I have spent a number of years negotiating the terms of commingled, private equity venture capital and buyout investment vehicles. Distressingly, a large proportion of my time has been taken up debating whether a given provision is 'market,' or 'industry standard,' the notion being that the 'market term should prevail'. The goal of these debates is for one side to bully the opponent into admitting that the proponent's experience is more extensive. If the opponent concedes, the discussion is over.
The problem is that discussions of this nature are often a dispute without end, as one party contests that a certain term is 'standard', while the other side argues it isn't. Moreover, both sets of lawyers desperately want to win, regardless of the importance of the point, because a loss concedes that the other lawyer knows more.
Out of a personal desire to derail discussions of this sort in the future, I have decided to take the bull by the horns. Since I may be the oldest living active practitioner in this area, I have decided to declare my version of the 'market standard' for a list of what I believe to be the next commonly contested terms in the organizational documents of venture and buyout funds. The list is free from bias in the sense that I represent both sponsors and investors on occasion, but neither side in this exercise. Moreover, the source material I have used goes beyond the anecdotal, and is culled from personal experience. While all judgments and accompanying commentary are my own, the 'market standard' list is the product of:
- Private surveys initiated under the umbrella of the New York University Center for Law and Business
- A current survey sponsored by The Private Equity Analyst.

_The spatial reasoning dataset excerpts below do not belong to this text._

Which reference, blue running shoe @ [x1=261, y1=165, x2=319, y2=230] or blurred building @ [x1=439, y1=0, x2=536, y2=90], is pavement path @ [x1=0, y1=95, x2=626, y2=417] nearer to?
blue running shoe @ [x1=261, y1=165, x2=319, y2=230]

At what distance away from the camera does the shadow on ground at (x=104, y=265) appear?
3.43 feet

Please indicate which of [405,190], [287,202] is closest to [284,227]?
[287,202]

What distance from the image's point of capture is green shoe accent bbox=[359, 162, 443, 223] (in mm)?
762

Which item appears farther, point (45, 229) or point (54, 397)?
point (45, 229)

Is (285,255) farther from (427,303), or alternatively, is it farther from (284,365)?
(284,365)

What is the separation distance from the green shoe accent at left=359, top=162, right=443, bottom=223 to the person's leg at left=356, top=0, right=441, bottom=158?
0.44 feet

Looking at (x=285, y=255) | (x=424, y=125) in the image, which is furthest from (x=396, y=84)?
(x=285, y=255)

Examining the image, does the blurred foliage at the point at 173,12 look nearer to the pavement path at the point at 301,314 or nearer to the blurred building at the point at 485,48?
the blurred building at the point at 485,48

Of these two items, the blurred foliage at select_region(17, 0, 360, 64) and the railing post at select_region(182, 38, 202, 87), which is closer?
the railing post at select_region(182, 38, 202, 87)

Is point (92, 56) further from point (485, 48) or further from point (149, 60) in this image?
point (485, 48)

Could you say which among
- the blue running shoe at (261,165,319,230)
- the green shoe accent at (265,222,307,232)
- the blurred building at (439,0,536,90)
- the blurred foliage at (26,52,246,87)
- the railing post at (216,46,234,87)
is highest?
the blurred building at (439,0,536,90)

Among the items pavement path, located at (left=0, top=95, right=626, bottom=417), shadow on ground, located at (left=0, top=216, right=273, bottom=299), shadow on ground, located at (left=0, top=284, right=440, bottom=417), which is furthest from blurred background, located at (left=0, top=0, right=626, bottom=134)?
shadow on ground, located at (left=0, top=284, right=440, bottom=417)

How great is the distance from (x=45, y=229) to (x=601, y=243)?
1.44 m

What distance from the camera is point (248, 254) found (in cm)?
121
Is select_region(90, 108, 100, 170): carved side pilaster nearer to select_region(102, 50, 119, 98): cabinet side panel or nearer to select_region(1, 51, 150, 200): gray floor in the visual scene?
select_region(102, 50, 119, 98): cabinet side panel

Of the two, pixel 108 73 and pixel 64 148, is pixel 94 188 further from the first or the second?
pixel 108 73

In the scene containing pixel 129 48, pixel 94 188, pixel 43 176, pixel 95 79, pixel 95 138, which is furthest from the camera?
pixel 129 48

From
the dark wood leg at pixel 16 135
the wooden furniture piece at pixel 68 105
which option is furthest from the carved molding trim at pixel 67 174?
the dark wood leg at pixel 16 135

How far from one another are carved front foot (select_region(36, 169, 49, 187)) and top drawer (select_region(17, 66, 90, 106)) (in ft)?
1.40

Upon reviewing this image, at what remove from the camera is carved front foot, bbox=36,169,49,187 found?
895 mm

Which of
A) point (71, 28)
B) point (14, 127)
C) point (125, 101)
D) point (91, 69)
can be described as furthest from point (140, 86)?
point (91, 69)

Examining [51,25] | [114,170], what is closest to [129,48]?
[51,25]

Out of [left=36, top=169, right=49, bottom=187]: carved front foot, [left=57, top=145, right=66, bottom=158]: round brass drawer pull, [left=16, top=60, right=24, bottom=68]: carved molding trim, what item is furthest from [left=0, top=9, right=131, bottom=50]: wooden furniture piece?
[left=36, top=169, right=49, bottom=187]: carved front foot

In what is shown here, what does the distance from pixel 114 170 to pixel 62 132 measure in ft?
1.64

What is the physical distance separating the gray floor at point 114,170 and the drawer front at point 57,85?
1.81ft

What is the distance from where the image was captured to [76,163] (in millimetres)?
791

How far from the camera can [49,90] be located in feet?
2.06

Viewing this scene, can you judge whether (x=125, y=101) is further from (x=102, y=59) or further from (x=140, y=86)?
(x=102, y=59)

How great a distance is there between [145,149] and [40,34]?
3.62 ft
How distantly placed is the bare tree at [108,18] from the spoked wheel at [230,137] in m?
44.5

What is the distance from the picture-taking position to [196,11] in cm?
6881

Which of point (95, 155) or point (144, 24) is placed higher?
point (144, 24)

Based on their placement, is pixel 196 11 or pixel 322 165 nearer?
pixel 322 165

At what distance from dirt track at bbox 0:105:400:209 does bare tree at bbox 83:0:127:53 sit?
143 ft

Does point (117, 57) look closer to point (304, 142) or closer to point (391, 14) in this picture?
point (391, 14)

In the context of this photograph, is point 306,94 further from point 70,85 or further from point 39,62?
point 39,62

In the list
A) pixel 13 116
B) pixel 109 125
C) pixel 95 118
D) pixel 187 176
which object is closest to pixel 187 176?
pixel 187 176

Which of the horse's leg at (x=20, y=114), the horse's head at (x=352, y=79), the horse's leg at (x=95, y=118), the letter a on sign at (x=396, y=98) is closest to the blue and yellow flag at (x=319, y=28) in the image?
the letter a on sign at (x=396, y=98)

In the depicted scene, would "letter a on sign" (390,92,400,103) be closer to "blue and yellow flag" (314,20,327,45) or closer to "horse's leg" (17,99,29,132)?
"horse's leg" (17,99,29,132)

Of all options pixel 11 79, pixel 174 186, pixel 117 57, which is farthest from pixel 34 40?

- The controversial Mercer Report, by Mercer Associates.
- The 1993 National Venture Capital Associates survey.
- Michael Halloran's two volume treatise, which contains the most extensive legal analysis of fund organization.
- My own treatise: 'Equity Finance: Venture capital, Buyouts, Restructurings and Reorganizations'.
- Other third-party information and data.
The following are, in no particular order, numbers 1-5 of the 29 questions and issues I have most frequently encountered in this context and my view of the 'market standards'.
- QUESTION: How long is the term of a private equity fund?
MARKET STANDARD: The 'market standard' term is 10 years from the date of the initial closing (Note: not from the date of subsequent closings) plus two (possibly three) one-year extensions at the option of the general partner, with the extensions often subject to the approval of the advisory board.
- QUESTION: What is 'market standard' management fee?
MARKET STANDARD: The 'market standard' management fee is 2% of committed capital, but this varies based on the size of the fund. The 2% fee is too small to support smaller funds, and excessive in larger fund. So, the 'market standard' is 2.5% under $50 million committed capital; 2% from $50 to $400 million committed capital; and as negotiated above $400 million.
- QUESTION: Is the management fee reduced in the later years?
MARKET STANDARD: The 'market standard' is to reduce the management fee in the later years, generally starting at the conclusion of the commitment or investment period, but there is no 'market standard' target fee. The options include measuring the fee in later years against the fair value of the assets remaining in the portfolio and/or reducing the management fee in increments from 2% to 1%+, over time. The idea behind the fair value test and other alternatives is that there is less to do in the later stages of the fund's lifetime, and therefore the management fee should be lower in the later years. A companion idea is that the managers have probably raised another fund during this period, and therefore have other sources of income. In fact, the commencement of a new fund often triggers the beginning of management fee reductions.
- QUESTION: Is the management fee increased by a cost of living allowance?
MARKET STANDARD: The 'market standard' is 'No', although that feature is sometimes seen.
- QUESTION: How much is the general partner (GP) required to invest in the fund?
MARKET STANDARD: The 'market standard' is a 1% investment. This number is a hold over from the days it was universally felt that the GP had to have a 1% commitment to the capital of the fund in order to qualify as a partner for tax purposes. There are other methods of solving that requirement short of an outright commitment of 1% of capital, but the number persists.